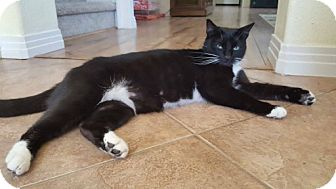 Domestic Shorthair Cat for adoption in Fallbrook, California - Belle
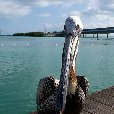 Romantic getaway in Florida Florida Keys United States Review Gallery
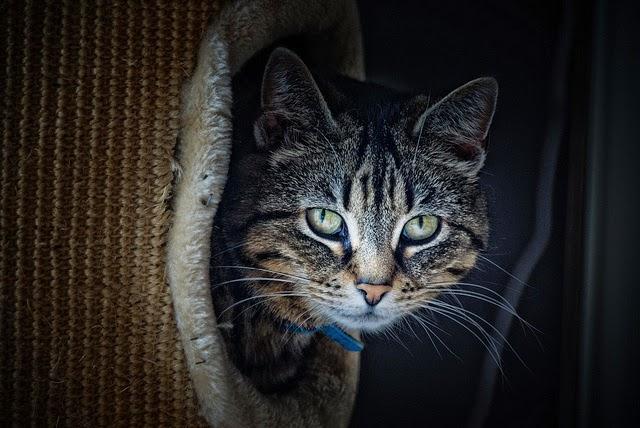 La curiosidad mato al gato, dopamina y adicción en el marketing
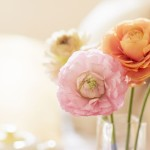 Растения в интерьере: оригинальные дизайнерские решения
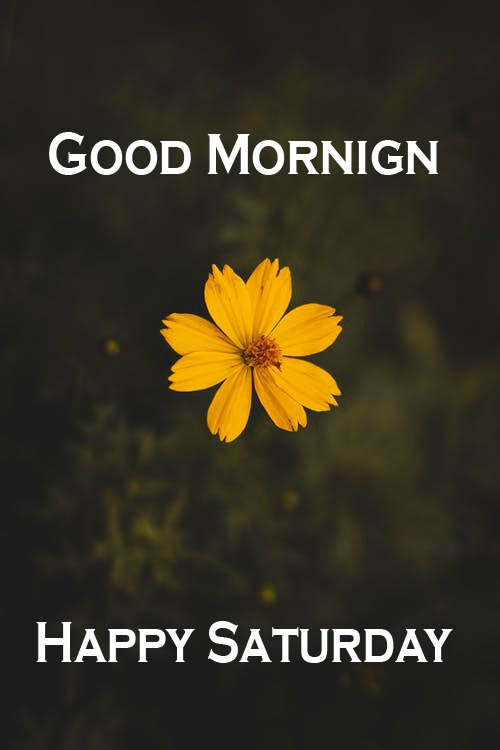 Saturday Good Morning Images 2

What is required.
Type the records out again in full, exactly, with each picture omitted.

Result.
 Domestic Shorthair Cat for adoption in Fallbrook, California - Belle
 Romantic getaway in Florida Florida Keys United States Review Gallery
 La curiosidad mato al gato, dopamina y adicción en el marketing
 Растения в интерьере: оригинальные дизайнерские решения
 Saturday Good Morning Images 2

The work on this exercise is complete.